In New Zealand, the Civil Aviation Authority (CAA) is working with companies such as Kitty Hawk to define a set of certification standards that are more tailored toward eVTOL aircraft, and autonomously operated, fixed-wing aircraft as well. Zephyr Aero, the operator of Cora, has announced that their partnership with Air New Zealand to provide commercial air taxi services.
What it all of this means for UAM Certification:
The approach that EASA is adopting for UAM certification is fundamentally different than some other regulatory bodies, including the FAA. While CFR Part 23 should not require significant restructuring to allow for the certification of eVTOL’s, EASA is indicating with the issuance of their special conditions that a more tailed approach to certification may be more advantageous, despite the additional effort required to stand up this regulatory framework.

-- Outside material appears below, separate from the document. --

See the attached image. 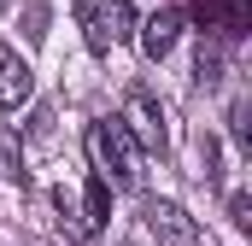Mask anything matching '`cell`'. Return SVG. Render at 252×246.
<instances>
[{"label":"cell","instance_id":"cell-12","mask_svg":"<svg viewBox=\"0 0 252 246\" xmlns=\"http://www.w3.org/2000/svg\"><path fill=\"white\" fill-rule=\"evenodd\" d=\"M252 112H247V100H235V112H229V123H235V141H241V147H252Z\"/></svg>","mask_w":252,"mask_h":246},{"label":"cell","instance_id":"cell-7","mask_svg":"<svg viewBox=\"0 0 252 246\" xmlns=\"http://www.w3.org/2000/svg\"><path fill=\"white\" fill-rule=\"evenodd\" d=\"M199 18H205L211 30H223V35H247L252 0H205V6H199Z\"/></svg>","mask_w":252,"mask_h":246},{"label":"cell","instance_id":"cell-11","mask_svg":"<svg viewBox=\"0 0 252 246\" xmlns=\"http://www.w3.org/2000/svg\"><path fill=\"white\" fill-rule=\"evenodd\" d=\"M229 223H235V229H252V193H247V187L229 193Z\"/></svg>","mask_w":252,"mask_h":246},{"label":"cell","instance_id":"cell-5","mask_svg":"<svg viewBox=\"0 0 252 246\" xmlns=\"http://www.w3.org/2000/svg\"><path fill=\"white\" fill-rule=\"evenodd\" d=\"M30 100H35V70H30V59L18 47L0 41V112H18Z\"/></svg>","mask_w":252,"mask_h":246},{"label":"cell","instance_id":"cell-2","mask_svg":"<svg viewBox=\"0 0 252 246\" xmlns=\"http://www.w3.org/2000/svg\"><path fill=\"white\" fill-rule=\"evenodd\" d=\"M76 24H82L88 53L106 59L118 41L135 35V6H129V0H76Z\"/></svg>","mask_w":252,"mask_h":246},{"label":"cell","instance_id":"cell-10","mask_svg":"<svg viewBox=\"0 0 252 246\" xmlns=\"http://www.w3.org/2000/svg\"><path fill=\"white\" fill-rule=\"evenodd\" d=\"M217 76H223V53L205 41V47H199V59H193V82H199V88H217Z\"/></svg>","mask_w":252,"mask_h":246},{"label":"cell","instance_id":"cell-3","mask_svg":"<svg viewBox=\"0 0 252 246\" xmlns=\"http://www.w3.org/2000/svg\"><path fill=\"white\" fill-rule=\"evenodd\" d=\"M135 135V147H147V153H164L170 147V129H164V106L153 100V88H129L124 100V118H118Z\"/></svg>","mask_w":252,"mask_h":246},{"label":"cell","instance_id":"cell-9","mask_svg":"<svg viewBox=\"0 0 252 246\" xmlns=\"http://www.w3.org/2000/svg\"><path fill=\"white\" fill-rule=\"evenodd\" d=\"M0 176H12V182L30 176V170H24V141H18L12 123H0Z\"/></svg>","mask_w":252,"mask_h":246},{"label":"cell","instance_id":"cell-13","mask_svg":"<svg viewBox=\"0 0 252 246\" xmlns=\"http://www.w3.org/2000/svg\"><path fill=\"white\" fill-rule=\"evenodd\" d=\"M24 35H30V41L47 35V6H30V12H24Z\"/></svg>","mask_w":252,"mask_h":246},{"label":"cell","instance_id":"cell-14","mask_svg":"<svg viewBox=\"0 0 252 246\" xmlns=\"http://www.w3.org/2000/svg\"><path fill=\"white\" fill-rule=\"evenodd\" d=\"M0 6H6V0H0Z\"/></svg>","mask_w":252,"mask_h":246},{"label":"cell","instance_id":"cell-4","mask_svg":"<svg viewBox=\"0 0 252 246\" xmlns=\"http://www.w3.org/2000/svg\"><path fill=\"white\" fill-rule=\"evenodd\" d=\"M147 229H153V241H158V246H211V241H205V229L193 223L176 199H147Z\"/></svg>","mask_w":252,"mask_h":246},{"label":"cell","instance_id":"cell-1","mask_svg":"<svg viewBox=\"0 0 252 246\" xmlns=\"http://www.w3.org/2000/svg\"><path fill=\"white\" fill-rule=\"evenodd\" d=\"M88 158H94V176L118 187H141V147L118 118H100L88 129Z\"/></svg>","mask_w":252,"mask_h":246},{"label":"cell","instance_id":"cell-8","mask_svg":"<svg viewBox=\"0 0 252 246\" xmlns=\"http://www.w3.org/2000/svg\"><path fill=\"white\" fill-rule=\"evenodd\" d=\"M106 217H112V182L88 176V187H82V229H88V235H100V229H106Z\"/></svg>","mask_w":252,"mask_h":246},{"label":"cell","instance_id":"cell-6","mask_svg":"<svg viewBox=\"0 0 252 246\" xmlns=\"http://www.w3.org/2000/svg\"><path fill=\"white\" fill-rule=\"evenodd\" d=\"M182 24H188V18H182L176 6H164V12H153L147 24H135V35H141V53H147V59H164V53L182 41Z\"/></svg>","mask_w":252,"mask_h":246}]
</instances>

The FAA’s overhaul to 14 CFR Part 23 in 2017 was a dynamic approach to a certification process that is rigid. Part 23 included provisions for future innovation, as stated by the FAA, and provides flexibility and harmonization provisions to ease burdensome, duplicated certification requirements.
Other approaches, such as the CAA working directly with OEM’s and the CAAC’s pilot program in China are in their infancy, but represent the framework for collaboration and cooperation for the certification of UAM in the future.